So, we made it through our first week of CSA produce – hooray! It took quite a bit of effort and a little sharing. Aside from giving away 2/3 of the arugula (I grow my own) and 1/2 the red garnet mustard greens, we ate everything else, and it wasn’t too painful. I think so far, my favorite item is the mustard greens – they are a surprise because they cook up in a purple juice. Might be good for dyeing Easter eggs!
Picked up this week’s bounty, and here’s a look inside:
- Beet Greens
- Lovage & Rosemary
- Red Chard
- Red Russian Kale
- Broccoli Purple Cauliflower in florets
The hardest part is washing and storing everything – I can’t see anything in the fridge, there are so many vegetables in the way! Alas, we received no strawberries as originally anticipated. Perhaps the rain affected the harvest. The rain may have affected everything this week because the produce came in a bit wet, and we had to process much of it quickly to prevent further wilting. Even so, the nutritional benefits of local growing outweigh the benefits of refrigerated trucking 1500 miles across the country.

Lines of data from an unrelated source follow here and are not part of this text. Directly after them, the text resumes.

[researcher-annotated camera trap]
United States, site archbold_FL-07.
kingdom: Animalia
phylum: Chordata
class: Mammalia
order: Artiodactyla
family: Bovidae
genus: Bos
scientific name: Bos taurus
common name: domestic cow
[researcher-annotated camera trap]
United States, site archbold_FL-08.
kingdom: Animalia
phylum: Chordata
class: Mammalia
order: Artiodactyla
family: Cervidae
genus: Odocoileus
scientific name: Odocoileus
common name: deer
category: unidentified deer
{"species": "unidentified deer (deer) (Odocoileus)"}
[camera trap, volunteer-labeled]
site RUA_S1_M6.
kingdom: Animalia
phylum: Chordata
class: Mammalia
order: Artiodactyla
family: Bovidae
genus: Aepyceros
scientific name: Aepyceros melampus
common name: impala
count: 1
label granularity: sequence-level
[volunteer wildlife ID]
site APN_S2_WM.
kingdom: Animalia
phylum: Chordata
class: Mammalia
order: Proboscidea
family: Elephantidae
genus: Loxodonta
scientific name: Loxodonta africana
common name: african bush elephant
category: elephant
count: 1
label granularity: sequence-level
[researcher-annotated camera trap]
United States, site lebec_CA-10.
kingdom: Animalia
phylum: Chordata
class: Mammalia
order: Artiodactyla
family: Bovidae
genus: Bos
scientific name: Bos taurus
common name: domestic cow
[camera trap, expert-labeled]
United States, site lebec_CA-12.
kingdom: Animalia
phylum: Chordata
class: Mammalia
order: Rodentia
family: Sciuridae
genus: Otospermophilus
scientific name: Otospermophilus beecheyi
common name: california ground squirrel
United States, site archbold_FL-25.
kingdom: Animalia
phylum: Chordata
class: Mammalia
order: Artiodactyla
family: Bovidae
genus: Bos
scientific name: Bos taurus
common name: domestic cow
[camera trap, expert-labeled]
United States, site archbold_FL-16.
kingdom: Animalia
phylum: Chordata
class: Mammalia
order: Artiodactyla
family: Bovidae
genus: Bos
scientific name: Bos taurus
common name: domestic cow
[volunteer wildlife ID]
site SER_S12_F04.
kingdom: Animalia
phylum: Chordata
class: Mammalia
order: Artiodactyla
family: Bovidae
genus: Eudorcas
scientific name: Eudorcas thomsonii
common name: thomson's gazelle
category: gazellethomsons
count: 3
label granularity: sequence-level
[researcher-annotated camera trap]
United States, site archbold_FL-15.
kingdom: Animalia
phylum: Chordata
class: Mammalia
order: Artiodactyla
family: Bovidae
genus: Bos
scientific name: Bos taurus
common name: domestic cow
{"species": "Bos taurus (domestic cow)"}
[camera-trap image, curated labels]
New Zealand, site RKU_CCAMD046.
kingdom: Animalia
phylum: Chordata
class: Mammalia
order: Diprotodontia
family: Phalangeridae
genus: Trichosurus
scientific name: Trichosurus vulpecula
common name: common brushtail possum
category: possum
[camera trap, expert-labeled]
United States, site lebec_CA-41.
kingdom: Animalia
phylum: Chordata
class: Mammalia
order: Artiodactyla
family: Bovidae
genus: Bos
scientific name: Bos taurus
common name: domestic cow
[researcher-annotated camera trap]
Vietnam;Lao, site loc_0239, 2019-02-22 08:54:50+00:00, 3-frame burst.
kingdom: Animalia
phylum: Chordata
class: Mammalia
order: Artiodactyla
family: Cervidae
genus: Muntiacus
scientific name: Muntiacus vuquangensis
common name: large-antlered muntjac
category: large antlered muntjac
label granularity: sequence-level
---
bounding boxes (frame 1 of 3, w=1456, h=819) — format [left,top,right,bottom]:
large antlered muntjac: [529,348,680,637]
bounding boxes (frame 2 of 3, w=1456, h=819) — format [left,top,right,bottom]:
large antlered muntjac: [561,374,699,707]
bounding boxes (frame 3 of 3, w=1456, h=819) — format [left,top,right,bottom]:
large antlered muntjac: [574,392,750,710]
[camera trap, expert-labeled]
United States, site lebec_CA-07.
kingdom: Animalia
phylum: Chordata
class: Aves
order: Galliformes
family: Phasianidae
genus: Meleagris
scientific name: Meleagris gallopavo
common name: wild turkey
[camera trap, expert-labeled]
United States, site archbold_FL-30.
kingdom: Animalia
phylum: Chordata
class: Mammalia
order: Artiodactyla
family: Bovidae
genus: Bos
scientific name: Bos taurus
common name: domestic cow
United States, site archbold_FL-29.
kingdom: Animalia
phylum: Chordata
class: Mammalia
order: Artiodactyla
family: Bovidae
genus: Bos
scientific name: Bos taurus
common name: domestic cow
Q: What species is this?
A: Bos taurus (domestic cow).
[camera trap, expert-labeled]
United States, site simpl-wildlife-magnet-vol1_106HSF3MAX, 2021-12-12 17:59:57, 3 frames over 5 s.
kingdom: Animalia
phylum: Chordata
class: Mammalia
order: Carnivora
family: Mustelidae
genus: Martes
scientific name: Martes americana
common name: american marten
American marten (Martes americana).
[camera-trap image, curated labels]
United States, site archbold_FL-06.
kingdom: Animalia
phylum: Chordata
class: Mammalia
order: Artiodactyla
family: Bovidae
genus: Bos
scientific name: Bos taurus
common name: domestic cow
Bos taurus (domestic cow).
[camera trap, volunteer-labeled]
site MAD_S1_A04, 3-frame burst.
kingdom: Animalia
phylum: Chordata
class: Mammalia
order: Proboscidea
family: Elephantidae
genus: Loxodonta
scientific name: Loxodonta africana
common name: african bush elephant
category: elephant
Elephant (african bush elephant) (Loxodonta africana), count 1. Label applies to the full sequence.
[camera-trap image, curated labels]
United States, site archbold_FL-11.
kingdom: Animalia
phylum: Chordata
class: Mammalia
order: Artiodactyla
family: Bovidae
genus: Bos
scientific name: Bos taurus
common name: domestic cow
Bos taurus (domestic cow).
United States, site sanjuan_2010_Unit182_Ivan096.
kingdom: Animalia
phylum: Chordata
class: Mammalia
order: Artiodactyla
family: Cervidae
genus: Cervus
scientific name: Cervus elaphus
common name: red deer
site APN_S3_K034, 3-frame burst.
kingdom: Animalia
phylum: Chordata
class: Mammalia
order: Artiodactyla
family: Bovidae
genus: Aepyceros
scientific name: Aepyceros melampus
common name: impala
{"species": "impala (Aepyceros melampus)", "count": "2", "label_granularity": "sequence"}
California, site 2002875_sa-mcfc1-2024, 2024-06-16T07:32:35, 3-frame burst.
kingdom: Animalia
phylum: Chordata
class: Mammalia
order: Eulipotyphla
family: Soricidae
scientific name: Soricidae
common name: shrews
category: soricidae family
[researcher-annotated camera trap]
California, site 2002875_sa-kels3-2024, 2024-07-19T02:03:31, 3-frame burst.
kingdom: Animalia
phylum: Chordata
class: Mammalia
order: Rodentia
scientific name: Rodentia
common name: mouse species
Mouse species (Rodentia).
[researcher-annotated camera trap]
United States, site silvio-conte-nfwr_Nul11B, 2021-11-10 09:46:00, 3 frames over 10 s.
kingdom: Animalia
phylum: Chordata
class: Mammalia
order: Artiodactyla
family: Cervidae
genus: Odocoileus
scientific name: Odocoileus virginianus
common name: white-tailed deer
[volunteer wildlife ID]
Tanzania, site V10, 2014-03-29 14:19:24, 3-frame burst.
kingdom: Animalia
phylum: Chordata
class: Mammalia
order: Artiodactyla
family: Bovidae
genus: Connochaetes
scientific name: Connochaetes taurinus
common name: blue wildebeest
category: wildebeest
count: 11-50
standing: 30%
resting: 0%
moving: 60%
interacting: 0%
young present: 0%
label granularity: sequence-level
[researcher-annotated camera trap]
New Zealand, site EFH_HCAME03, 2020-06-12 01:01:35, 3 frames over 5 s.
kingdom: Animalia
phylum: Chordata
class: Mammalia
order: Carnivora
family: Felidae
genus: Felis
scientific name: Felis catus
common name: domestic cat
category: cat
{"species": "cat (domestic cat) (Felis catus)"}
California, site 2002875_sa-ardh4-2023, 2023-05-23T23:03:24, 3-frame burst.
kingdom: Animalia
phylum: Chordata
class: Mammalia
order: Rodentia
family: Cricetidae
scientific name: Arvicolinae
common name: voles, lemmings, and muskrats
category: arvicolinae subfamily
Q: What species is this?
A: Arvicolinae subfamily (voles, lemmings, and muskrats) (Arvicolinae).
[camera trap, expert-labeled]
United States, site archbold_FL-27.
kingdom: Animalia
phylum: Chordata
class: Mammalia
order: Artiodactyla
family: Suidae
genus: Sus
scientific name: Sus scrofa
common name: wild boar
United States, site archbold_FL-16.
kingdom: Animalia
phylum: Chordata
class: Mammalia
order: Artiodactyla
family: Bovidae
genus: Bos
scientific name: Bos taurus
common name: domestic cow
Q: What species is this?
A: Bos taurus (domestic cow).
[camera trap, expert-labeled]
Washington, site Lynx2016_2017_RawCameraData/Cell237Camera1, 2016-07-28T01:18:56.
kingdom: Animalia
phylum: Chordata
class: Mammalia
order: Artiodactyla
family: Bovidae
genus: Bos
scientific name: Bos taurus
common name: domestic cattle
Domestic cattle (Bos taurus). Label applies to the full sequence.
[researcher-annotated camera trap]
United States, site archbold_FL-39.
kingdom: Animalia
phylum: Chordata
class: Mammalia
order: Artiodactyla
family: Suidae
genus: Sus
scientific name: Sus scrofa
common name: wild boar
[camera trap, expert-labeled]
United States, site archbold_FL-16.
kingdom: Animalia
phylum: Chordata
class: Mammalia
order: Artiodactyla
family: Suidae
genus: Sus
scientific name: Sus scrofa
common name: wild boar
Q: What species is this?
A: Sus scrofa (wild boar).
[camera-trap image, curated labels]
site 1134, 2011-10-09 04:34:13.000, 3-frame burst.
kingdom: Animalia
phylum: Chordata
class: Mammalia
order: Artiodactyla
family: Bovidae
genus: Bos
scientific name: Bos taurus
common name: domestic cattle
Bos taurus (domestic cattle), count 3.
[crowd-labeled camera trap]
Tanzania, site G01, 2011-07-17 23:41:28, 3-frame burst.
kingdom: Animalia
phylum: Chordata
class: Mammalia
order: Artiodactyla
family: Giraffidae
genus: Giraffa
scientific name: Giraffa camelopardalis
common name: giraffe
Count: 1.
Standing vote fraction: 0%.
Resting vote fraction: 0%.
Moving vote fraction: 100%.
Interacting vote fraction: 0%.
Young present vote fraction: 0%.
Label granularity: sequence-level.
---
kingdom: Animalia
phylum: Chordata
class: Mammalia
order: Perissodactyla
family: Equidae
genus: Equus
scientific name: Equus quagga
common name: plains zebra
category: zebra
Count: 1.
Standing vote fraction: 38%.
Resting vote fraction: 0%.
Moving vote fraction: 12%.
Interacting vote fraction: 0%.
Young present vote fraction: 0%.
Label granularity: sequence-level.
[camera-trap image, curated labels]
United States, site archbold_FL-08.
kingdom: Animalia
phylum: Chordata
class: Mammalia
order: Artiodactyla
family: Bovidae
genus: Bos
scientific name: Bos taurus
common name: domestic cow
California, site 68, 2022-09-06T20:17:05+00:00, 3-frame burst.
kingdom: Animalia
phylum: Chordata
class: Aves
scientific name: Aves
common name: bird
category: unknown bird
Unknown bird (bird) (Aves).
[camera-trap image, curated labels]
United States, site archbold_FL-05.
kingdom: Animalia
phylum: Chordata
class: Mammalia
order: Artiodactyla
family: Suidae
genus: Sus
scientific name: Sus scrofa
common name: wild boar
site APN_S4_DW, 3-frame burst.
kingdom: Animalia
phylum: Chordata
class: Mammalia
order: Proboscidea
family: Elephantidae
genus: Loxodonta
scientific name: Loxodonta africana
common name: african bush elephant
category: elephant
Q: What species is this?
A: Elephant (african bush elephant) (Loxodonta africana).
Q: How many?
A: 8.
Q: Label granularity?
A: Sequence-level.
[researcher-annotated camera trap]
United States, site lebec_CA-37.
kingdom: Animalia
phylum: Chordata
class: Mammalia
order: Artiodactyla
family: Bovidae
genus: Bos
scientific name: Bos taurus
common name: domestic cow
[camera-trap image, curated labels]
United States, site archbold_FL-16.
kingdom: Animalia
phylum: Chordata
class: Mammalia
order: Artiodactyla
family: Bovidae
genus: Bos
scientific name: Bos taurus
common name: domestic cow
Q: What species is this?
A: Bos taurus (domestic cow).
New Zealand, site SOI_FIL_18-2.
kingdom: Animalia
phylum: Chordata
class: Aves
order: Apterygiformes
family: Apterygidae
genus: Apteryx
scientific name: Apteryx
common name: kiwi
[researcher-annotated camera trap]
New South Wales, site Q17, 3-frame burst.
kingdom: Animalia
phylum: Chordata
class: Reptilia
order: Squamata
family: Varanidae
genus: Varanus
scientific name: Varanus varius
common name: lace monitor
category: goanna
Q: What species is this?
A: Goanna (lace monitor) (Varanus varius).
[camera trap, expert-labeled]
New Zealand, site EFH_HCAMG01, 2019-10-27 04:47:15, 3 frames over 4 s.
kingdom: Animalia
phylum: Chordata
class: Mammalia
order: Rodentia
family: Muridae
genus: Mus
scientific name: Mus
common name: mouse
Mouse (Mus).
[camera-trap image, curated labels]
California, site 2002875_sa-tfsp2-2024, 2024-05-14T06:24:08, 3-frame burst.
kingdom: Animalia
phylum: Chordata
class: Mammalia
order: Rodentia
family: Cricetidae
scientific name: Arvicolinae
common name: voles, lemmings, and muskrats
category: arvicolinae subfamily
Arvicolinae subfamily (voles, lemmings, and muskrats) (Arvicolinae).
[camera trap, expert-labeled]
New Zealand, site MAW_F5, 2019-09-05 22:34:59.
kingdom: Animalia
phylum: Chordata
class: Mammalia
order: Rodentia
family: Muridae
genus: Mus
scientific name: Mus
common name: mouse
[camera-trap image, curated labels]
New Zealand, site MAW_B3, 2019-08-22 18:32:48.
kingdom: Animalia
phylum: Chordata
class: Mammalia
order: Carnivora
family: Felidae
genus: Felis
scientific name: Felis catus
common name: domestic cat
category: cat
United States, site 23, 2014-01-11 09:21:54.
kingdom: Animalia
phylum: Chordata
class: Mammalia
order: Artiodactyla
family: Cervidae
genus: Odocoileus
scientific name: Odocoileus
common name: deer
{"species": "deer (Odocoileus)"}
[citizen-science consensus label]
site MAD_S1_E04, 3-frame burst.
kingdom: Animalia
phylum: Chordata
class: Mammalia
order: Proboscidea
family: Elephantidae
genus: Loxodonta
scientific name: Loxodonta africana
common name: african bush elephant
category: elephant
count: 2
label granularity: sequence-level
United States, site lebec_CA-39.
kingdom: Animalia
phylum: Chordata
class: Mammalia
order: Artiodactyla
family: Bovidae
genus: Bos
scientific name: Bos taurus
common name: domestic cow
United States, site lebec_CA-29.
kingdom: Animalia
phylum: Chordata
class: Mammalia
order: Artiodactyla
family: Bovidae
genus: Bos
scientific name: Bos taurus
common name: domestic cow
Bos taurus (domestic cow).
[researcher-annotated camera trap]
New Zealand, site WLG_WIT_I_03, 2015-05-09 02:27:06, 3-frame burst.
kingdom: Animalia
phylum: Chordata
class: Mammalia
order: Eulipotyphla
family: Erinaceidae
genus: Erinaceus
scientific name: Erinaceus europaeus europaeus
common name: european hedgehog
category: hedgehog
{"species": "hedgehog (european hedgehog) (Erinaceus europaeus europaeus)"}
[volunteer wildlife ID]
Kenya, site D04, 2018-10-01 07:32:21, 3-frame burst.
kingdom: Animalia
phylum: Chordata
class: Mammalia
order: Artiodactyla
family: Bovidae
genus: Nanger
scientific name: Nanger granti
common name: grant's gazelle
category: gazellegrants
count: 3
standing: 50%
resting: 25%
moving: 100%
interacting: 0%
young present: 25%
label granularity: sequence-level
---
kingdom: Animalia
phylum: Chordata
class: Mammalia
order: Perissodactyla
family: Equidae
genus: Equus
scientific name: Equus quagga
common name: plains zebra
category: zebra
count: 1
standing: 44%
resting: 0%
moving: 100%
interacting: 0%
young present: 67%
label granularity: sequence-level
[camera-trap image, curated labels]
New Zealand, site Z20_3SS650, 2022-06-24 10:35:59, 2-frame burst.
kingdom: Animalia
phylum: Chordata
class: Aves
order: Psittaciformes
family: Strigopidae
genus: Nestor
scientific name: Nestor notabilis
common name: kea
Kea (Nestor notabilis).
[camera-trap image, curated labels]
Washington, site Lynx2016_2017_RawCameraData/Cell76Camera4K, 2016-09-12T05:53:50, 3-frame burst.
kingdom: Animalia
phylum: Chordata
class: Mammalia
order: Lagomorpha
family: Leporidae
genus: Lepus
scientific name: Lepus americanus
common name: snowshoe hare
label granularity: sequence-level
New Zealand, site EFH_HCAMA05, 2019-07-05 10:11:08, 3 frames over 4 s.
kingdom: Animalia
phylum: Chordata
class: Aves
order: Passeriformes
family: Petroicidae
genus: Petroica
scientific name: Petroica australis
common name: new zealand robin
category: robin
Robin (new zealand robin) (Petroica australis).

Eating locally, organically and off-the-land means that sometimes your greens will be a little soft (perk them up with 10 minutes in ice water), your radishes might have holes and nothing looks out-of-the-bin perfect. Heck, the bok choi that I grow has something (probably cabbage worm) eating holes all over it, and we wash and cook it anyway. I’m lucky the bug saves me any at all – it eats the leaves and saves me the ribs. If I have time, I’ll try to post a picture – it’s funny.
We’ll be sharing some of our goods this week since our garden is overflowing due to the rain. Some lucky friends will get some calls soon.